What is domestic violence?

Domestic violence is defined as a pattern of behavior in any intimate relationship where one person aims to gain or maintain power and control over the other person through abusive means. Abuse can be one or a combination of the following: physical, sexual, emotional, economic or psychological. This includes any behaviors that is meant to frighten, intimidate, terrorize, manipulate, hurt, humiliate, blame, injure or wound the other person. The act is abusive because these are delivered without the consent of the other partner and is repetitive. It can happen between partners in a romantic relationship or between an adult and a child.

The behavior of partners in a domestic violence situation is described as a cycle of violence. It is cyclical in the sense that episodes of conflict which may or may not include physical violence is followed by peacefulness and forgiveness, then followed with the same conflict that preceeded the calmness. The repetitive cycles may involve verbal altercations, physical violence or mental manipulations. In most cases, it doesn't start with physical abuse as much as it starts with verbal put downs that can erode the victim's self confidence and sense of self-worth (emotional abuse). Physical abuse can start with the abuser inflicting harm on persons close to the intended victim (like their own children) or the family pet; before physical harm is inflicted on the original intended victim. Yelling, screaming, breaking furniture, punching walls, shoving, grabbing, hitting, choking, punching or sexual attacks can add to the erosion of one's self-worth, resulting in continuity or repetition of the violent cycle. Usually the victim isn't sure why the other person is mad or even what triggers the anger. And the angry partner blames the victim for causing anger. After the escalation of violence comes the apology, a stage of forgive and forget, and promises that it will never happen again. Things are better for awhile until the cycle resumes.

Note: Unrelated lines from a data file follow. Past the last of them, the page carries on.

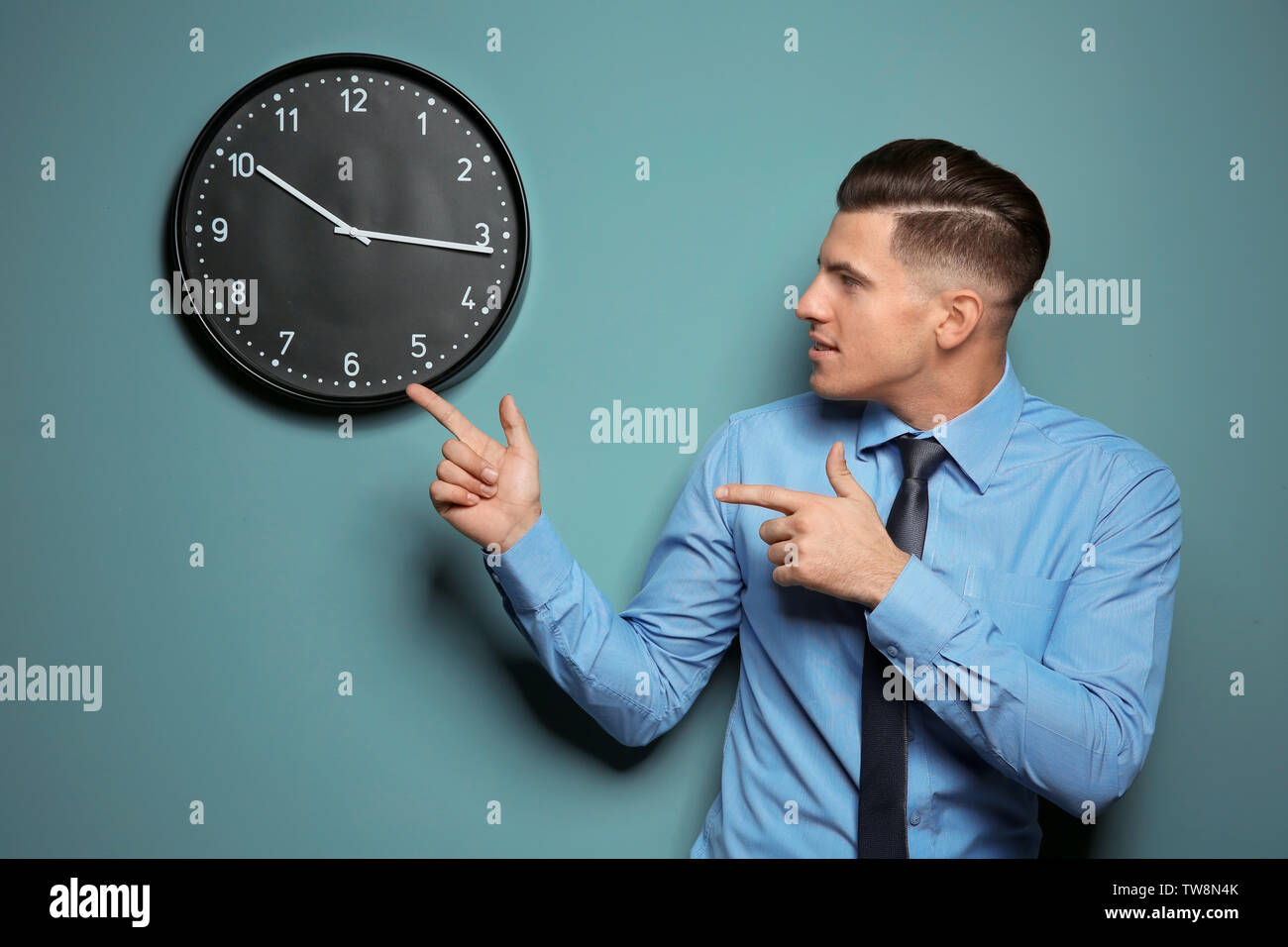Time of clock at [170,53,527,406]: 10:16
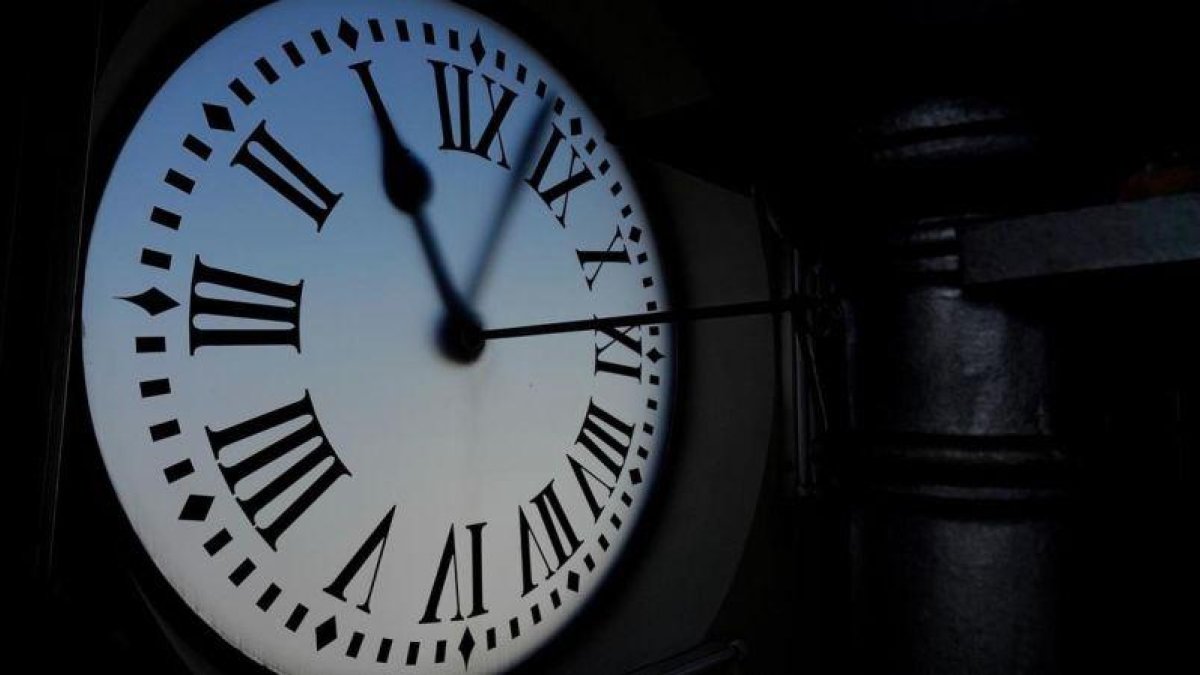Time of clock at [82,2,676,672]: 11:03
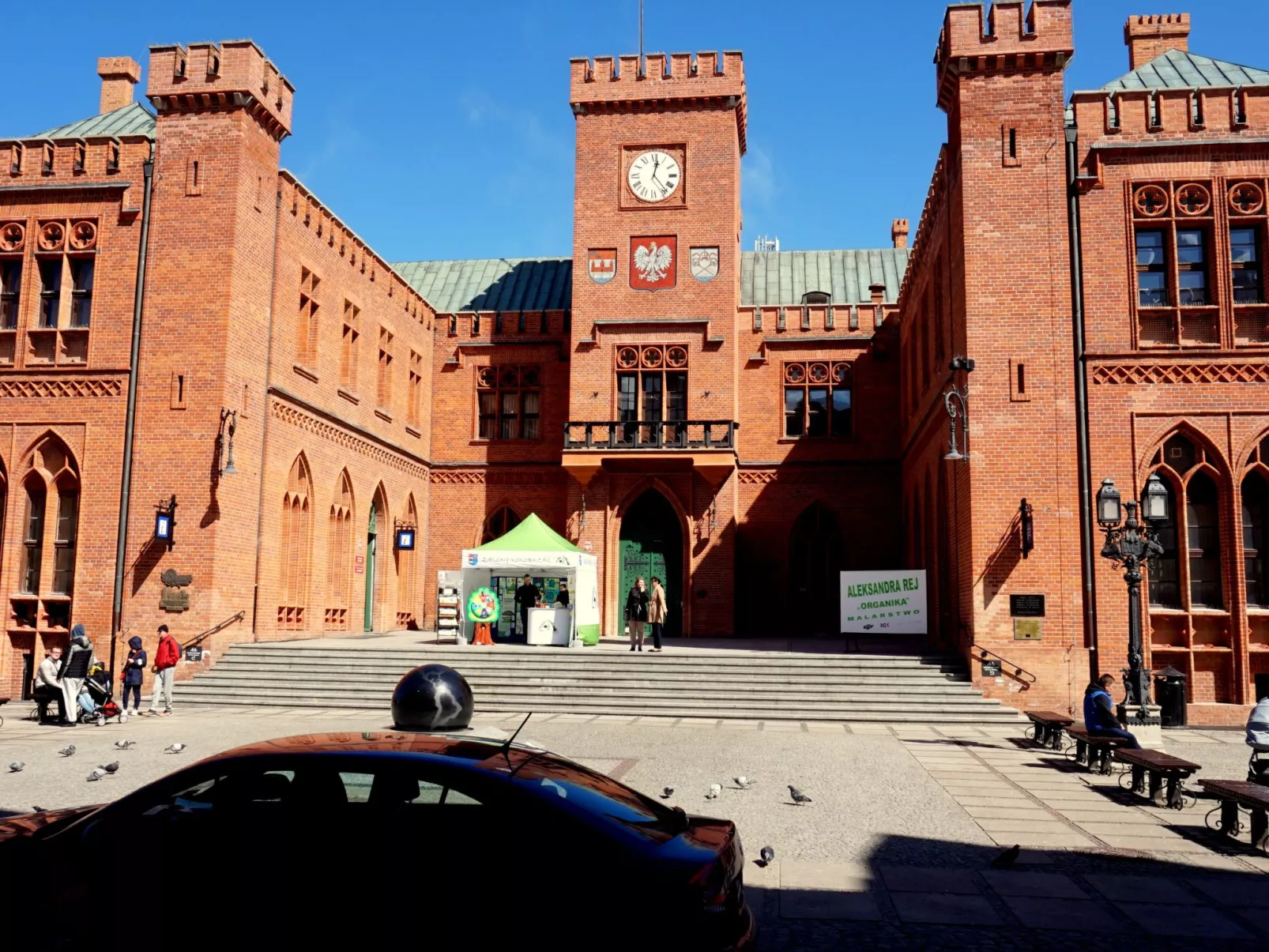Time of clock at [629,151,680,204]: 12:23
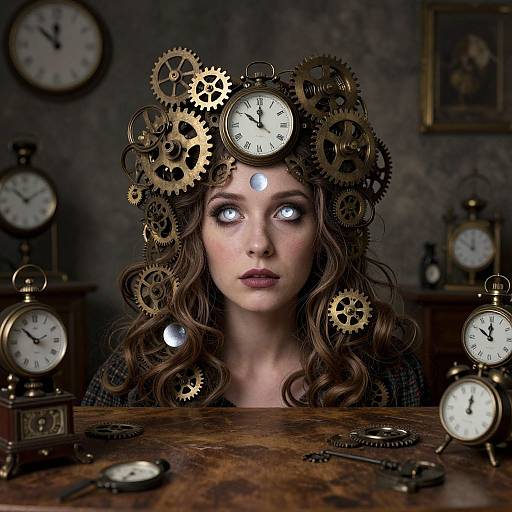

What are sign of domestic violence? Does your partner:
  • Criticize and degrade you?
  • Is jealous and possessive?
  • Controls every aspect of your life?
  • Isolates you from family and friends?
  • Controls your finances?
  • Threatens to hurt or kill you, your children or your pet?
  • Becomes violent and then blames you?

If the situations repeat and each episode of violence leaves you confused and helpless, and wanting for resolution; seek help. The manner by which abuse is inflicted can escalate from emotional to physical. The harm inflicted by your abuser can be directed towards others you value so highly: your children, your relatives, close friends and your pets. Seek help through counseling and find ways to protect yourself.